**Quelltext**

###

Eveline Hasler hatte sorgsam und mit immensem Aufwand recherchiert. Irgendwie sei diese Thematik auf sie zugekommen, habe sie immer stärker beschäftigt. Die Schicksale der von den Nazis in den Kriegsjahren 40 / 41 verfolgten Künstler und Intellektuellen und die drohenden Deportationen der bald 16-jährigen Kinder aus Heimen in Frankreich in Vernichtungslager arbeitete Eveline Hasler mit akribischer Genauigkeit auf und stiess bei dieser Suche unter anderem auf die einst in Ennenda wohnhafte Rösy Näf, die ein Kinderheim in Toulouse leitete und mit ihrem beherzten, zuweilen nicht ungefährlichen Engagement viele Kinder vor dem sicheren Tod retten konnte.

###

**Bereitgestelltes Material**
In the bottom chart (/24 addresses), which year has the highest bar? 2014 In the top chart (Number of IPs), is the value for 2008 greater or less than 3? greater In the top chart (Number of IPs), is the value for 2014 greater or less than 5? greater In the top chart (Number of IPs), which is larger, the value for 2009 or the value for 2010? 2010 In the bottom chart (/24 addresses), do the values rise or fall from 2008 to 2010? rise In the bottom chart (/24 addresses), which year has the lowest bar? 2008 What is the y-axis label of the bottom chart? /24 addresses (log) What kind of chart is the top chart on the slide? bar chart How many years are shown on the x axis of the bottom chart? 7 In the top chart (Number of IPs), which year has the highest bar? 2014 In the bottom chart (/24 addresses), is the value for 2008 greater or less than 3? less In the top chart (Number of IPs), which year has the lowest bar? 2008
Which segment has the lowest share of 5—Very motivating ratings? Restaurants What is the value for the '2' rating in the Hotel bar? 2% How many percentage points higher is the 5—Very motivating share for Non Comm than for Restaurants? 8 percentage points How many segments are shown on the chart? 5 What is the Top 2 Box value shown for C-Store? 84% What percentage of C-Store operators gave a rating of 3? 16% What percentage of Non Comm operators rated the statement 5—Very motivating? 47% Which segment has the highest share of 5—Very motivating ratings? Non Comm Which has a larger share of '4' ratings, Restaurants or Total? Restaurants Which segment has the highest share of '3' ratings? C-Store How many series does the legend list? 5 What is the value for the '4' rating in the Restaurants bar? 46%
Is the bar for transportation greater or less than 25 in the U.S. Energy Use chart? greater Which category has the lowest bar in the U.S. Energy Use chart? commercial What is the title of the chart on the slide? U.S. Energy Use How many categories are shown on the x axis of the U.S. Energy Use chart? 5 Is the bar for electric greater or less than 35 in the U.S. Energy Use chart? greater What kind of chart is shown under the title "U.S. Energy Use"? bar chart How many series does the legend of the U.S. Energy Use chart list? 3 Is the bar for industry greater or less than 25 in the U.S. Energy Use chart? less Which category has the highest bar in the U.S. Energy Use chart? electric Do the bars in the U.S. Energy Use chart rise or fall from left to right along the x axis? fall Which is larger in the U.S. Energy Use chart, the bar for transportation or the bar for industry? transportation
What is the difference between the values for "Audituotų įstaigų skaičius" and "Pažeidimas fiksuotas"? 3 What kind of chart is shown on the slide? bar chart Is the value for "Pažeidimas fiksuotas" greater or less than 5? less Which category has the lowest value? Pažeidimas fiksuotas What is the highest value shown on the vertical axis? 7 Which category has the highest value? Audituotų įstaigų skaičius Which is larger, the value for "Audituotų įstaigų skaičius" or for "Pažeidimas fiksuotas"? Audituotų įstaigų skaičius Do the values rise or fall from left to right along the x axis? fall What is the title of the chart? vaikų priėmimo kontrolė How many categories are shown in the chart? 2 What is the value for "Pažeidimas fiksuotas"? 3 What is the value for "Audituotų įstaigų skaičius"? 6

###

Welche Einrichtung leitete Rösy Näf laut Quelltext? Das Material stammt aus einer anderen Quelle als der Quelltext.

Ein Kinderheim in Toulouse.